The server targets the midrange market which has traditionally been a playground for IBM and Hewlett-Packard, but with this release
Sun plans to take the space away from them.
“We plan to go right at them in the half a million dollars to million dollar space,” said Shahin Khan, chief competitive officer for
Sun. He added, “This will slam the door shut in the face of Regatta and Superdome and systems like that.”
Sun calls the 12K its “Regatta Killer” and points to the Uniboard CPU/memory board as the proof. Because the Uniboard is
transportable and interchangeable among all of Sun’s Sun Fire 3800-15K systems, the company said it drives down the cost of
application provisioning and is a key differentiator for customers looking to lower total cost of ownership and improve return on
investment. The company said the Uniboard packaging allows customers to plan and manage entire application deployments rather than
focus on one system at a time. Additionally, the Dynamic System Domains are intended to enable flexible resource management in the
enterprise.
“With the Sun Fire 12K server, Sun will capitalize on a previously untapped market segment,” said Rich Partridge, enterprise systems
analyst at D.H. Brown Associates. “By employing the same technology as found in their well-received Sun Fire 15K, Sun now provides
enterprise-class dynamic partitioning and concurrent serviceability at an attractive $500,000 price tag.

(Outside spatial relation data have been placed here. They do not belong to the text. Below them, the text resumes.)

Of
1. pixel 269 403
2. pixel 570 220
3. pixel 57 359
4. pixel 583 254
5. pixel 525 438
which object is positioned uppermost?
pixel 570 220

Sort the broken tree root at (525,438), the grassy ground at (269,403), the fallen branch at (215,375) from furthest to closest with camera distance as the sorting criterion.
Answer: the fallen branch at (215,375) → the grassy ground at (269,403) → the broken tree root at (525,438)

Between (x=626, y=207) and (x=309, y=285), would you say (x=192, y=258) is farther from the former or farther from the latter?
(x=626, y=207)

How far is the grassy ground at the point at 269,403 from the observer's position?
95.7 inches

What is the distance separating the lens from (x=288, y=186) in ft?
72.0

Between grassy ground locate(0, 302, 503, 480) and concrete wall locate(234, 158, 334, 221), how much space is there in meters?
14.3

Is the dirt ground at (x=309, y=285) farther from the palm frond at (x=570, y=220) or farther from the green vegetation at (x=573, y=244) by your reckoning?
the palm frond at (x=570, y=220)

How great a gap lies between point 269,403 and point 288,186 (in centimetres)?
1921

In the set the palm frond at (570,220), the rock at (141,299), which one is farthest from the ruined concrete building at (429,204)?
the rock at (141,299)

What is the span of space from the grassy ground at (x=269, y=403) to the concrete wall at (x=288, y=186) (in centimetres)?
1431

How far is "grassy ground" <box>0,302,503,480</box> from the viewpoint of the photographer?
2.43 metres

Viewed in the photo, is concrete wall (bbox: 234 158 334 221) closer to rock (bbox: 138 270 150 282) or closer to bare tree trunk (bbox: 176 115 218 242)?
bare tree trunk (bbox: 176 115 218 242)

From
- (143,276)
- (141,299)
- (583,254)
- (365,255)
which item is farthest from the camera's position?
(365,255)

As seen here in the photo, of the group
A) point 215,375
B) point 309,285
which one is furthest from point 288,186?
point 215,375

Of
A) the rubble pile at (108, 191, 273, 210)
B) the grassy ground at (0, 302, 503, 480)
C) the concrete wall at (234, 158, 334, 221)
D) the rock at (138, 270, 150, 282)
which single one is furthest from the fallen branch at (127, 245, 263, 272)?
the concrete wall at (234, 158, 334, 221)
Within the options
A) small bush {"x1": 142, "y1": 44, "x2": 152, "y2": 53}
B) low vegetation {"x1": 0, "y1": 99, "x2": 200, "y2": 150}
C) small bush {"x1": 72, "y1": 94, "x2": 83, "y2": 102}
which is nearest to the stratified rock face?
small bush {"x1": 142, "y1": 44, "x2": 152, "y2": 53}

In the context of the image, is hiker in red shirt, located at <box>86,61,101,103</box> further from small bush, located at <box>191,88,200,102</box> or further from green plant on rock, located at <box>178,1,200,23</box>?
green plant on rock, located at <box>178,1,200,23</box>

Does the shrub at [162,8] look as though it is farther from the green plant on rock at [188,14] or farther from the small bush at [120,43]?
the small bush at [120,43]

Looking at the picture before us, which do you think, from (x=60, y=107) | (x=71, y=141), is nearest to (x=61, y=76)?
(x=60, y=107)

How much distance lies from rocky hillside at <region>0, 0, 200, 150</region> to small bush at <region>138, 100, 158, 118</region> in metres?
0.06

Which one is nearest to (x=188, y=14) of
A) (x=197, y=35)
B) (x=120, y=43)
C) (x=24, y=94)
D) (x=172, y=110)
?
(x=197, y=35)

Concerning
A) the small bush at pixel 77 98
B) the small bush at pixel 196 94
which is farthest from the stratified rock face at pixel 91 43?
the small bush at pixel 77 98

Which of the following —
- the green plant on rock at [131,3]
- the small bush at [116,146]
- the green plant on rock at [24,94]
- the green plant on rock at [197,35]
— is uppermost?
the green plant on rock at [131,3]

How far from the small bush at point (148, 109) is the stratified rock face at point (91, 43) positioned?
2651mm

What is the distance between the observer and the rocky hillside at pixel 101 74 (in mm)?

The scalability of the Sun
Fire 12K, along with its easy upgrade to the Sun Fire 15K, offers substantial performance headroom with investment protection.”
Also, Sun said that unlike IBM’s pSeries technology, its technology and common system components allow for on-the-fly upgrade
capability that allow data centers to scale according to peak demand, while its design architecture allows for mixed CPU support.
In fact, Sun claimed that its 12K blows the comparable IBM p690 out of the water, featuring memory bandwidth of 29 GB/s as opposed
to 21 GB/s, and I/O bandwidth of 7 GB/s as opposed to 4.8 GB/s.
“The performance of a p690 is a lot like buying a junk bond,” Khan said. “In other words, buyer beware.”
The statement was an allusion to IBM’s server-on-a-chip technology, which places 2 CPUs on a single chip. The p690 supports up to 16
of these chips. However, Khan said that because those dual CPUs need to share resources, customers are only getting effective CPUs
per chip of between 1.5 and 1.8. According to Khan, that means p690 customers are only getting about 24 to 28 total effective CPUs,
as opposed to the 52 they would get with the 12K.
“We think that the p690, on a good day, is slightly faster than our 6800,” Khan said.
Sun is targeting the 12K at enterprises looking at server consolidation and mainframe rehosting.